The president avoided a direct question about whether he would consider reappointing Bernanke. But the interview, taken together with recent comments by Bernanke, reinforces a growing expectation that the administration plans to nominate a new Fed chairman later this year. The nomination would need Senate approval. Only three people have held the position in the last 30 years, and the Obama administration has an opportunity to put a Democrat atop the central bank for the first time since the resignation of Paul Volcker in the late 1980s.

Janet Yellen, the Fed’s vice chairwoman, is widely regarded as a leading candidate. She would become the first woman to head the Fed or any other major central bank.
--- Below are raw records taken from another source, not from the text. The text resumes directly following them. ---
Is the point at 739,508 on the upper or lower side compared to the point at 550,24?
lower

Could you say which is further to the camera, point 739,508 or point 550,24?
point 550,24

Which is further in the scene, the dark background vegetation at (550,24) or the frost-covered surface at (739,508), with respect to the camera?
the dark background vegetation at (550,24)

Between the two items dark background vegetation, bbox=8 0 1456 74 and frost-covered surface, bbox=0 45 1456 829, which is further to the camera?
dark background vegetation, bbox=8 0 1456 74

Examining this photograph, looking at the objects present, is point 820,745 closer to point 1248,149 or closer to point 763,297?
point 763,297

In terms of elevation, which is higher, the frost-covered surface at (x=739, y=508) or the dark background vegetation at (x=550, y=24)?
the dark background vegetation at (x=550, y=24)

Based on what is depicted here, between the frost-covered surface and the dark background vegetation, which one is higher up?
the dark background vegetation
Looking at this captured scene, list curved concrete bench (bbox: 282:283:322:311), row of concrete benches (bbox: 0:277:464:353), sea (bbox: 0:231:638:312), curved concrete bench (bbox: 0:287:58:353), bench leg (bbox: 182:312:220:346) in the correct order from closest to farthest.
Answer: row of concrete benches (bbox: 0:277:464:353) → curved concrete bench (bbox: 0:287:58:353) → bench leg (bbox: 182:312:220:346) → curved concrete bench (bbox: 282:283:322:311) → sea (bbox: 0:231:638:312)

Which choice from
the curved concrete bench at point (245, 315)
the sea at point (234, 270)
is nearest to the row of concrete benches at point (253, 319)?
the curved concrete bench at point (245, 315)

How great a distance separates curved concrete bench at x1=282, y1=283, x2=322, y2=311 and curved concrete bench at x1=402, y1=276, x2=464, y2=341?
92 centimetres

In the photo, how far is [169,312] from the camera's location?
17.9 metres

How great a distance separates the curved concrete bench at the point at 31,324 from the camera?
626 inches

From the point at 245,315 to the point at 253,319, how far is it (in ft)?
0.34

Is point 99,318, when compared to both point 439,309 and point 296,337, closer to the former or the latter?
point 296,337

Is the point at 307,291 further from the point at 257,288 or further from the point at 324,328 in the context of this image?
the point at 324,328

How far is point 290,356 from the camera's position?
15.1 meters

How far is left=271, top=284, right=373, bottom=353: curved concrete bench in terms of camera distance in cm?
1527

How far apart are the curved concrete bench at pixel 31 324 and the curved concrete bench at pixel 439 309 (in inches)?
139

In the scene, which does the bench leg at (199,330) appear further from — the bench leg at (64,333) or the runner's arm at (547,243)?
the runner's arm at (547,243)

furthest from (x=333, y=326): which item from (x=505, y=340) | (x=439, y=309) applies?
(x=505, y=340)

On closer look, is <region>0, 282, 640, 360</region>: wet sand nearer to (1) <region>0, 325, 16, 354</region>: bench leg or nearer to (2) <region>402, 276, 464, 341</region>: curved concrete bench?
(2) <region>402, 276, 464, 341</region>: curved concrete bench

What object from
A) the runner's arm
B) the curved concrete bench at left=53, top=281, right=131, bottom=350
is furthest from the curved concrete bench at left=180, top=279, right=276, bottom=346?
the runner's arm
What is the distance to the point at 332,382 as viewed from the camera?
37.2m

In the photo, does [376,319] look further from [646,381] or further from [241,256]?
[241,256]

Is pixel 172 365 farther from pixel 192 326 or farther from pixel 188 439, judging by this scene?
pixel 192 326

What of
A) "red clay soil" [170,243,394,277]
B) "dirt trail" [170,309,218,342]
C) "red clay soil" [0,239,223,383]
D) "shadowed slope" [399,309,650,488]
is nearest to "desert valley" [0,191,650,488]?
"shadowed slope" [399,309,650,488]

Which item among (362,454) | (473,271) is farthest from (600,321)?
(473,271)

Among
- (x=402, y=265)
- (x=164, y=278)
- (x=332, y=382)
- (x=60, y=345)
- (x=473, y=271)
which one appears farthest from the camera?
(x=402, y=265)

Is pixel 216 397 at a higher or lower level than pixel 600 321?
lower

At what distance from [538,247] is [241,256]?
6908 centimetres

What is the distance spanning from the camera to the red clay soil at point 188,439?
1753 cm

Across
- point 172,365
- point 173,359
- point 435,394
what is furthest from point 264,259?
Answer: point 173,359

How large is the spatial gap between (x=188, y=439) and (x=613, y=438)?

Other possible candidates include two former Obama advisers, Timothy F. Geithner and Lawrence Summers, and Roger Ferguson Jr., former Fed vice chairman.

Bernanke will probably face another round of questions about his plans at a news conference Wednesday, following the end of a two-day meeting of the Fed’s policy-making committee.

He has said that he will not attend an annual summer conference in Jackson Hole, Wyo., the first time in 25 years that the Fed chairman has skipped the event. And Bernanke, who has made a point throughout his tenure of pushing back against the cult of personality that enshrouded some of his predecessors, emphasized in March that he saw no need to stay until the Fed’s stimulus campaign is over.

“I don’t think that I’m the only person in the world who can manage the exit” from the Fed’s current policies, Bernanke said.